WHAT YOU WILL DO: Write out every one of the following entries word for word, omitting the pictures.

DATASET EXTRACT:
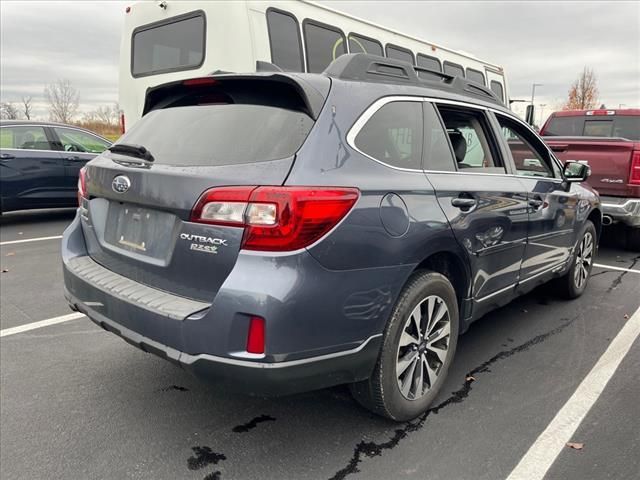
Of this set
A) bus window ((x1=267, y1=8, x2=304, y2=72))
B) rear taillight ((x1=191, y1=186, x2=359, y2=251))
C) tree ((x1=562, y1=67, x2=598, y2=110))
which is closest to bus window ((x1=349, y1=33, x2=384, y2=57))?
bus window ((x1=267, y1=8, x2=304, y2=72))

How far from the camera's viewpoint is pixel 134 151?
8.81 ft

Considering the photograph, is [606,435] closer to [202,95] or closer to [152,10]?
[202,95]

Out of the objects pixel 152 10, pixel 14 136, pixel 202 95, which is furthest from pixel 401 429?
pixel 14 136

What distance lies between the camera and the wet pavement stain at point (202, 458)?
7.89 ft

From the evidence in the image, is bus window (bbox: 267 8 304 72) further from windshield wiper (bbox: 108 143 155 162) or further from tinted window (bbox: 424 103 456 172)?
windshield wiper (bbox: 108 143 155 162)

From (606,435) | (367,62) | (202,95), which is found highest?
(367,62)

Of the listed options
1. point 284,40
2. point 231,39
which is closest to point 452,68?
point 284,40

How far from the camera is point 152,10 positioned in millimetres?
7926

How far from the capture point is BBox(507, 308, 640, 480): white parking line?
2.40 metres

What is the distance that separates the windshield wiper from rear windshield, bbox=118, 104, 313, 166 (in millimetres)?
37

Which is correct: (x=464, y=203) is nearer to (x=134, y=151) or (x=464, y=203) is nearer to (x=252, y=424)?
(x=252, y=424)

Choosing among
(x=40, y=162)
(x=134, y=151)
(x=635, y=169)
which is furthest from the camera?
(x=40, y=162)

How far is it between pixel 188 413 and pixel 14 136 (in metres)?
7.31

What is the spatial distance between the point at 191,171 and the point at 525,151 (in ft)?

EXPECTED ANSWER:
Of this set
A) bus window ((x1=267, y1=8, x2=304, y2=72))
B) rear taillight ((x1=191, y1=186, x2=359, y2=251))
C) tree ((x1=562, y1=67, x2=598, y2=110))
which is closest to bus window ((x1=349, y1=33, x2=384, y2=57))?
bus window ((x1=267, y1=8, x2=304, y2=72))

How far from the camera's viewpoint is pixel 134 151?
8.81 ft

Considering the photograph, is [606,435] closer to [202,95] or closer to [152,10]?
[202,95]

Out of the objects pixel 152 10, pixel 14 136, pixel 202 95, which is furthest from pixel 401 429?
pixel 14 136

What distance lies between the camera and the wet pavement stain at point (202, 458)?
7.89 ft

From the evidence in the image, is bus window (bbox: 267 8 304 72) further from windshield wiper (bbox: 108 143 155 162) or further from tinted window (bbox: 424 103 456 172)?
windshield wiper (bbox: 108 143 155 162)

From (606,435) | (367,62) | (202,95), which is found highest?
(367,62)

Of the listed options
1. point 284,40
2. point 231,39
which is closest to point 452,68?
point 284,40

How far from the camera is point 152,10 positioned in millimetres?
7926

How far from the capture point is BBox(507, 308, 640, 480): white parking line?
2.40 metres

What is the distance that separates the windshield wiper from rear windshield, bbox=118, 104, 313, 166 (in millimetres)?
37

Which is correct: (x=464, y=203) is nearer to (x=134, y=151) or (x=464, y=203) is nearer to (x=252, y=424)?
(x=252, y=424)

Choosing among
(x=40, y=162)
(x=134, y=151)
(x=635, y=169)
which is furthest from the camera?
(x=40, y=162)

How far is it between pixel 188 413 and pixel 14 136 (in metres)?
7.31

What is the spatial distance between the point at 191,171 and the point at 525,151 (in ft)?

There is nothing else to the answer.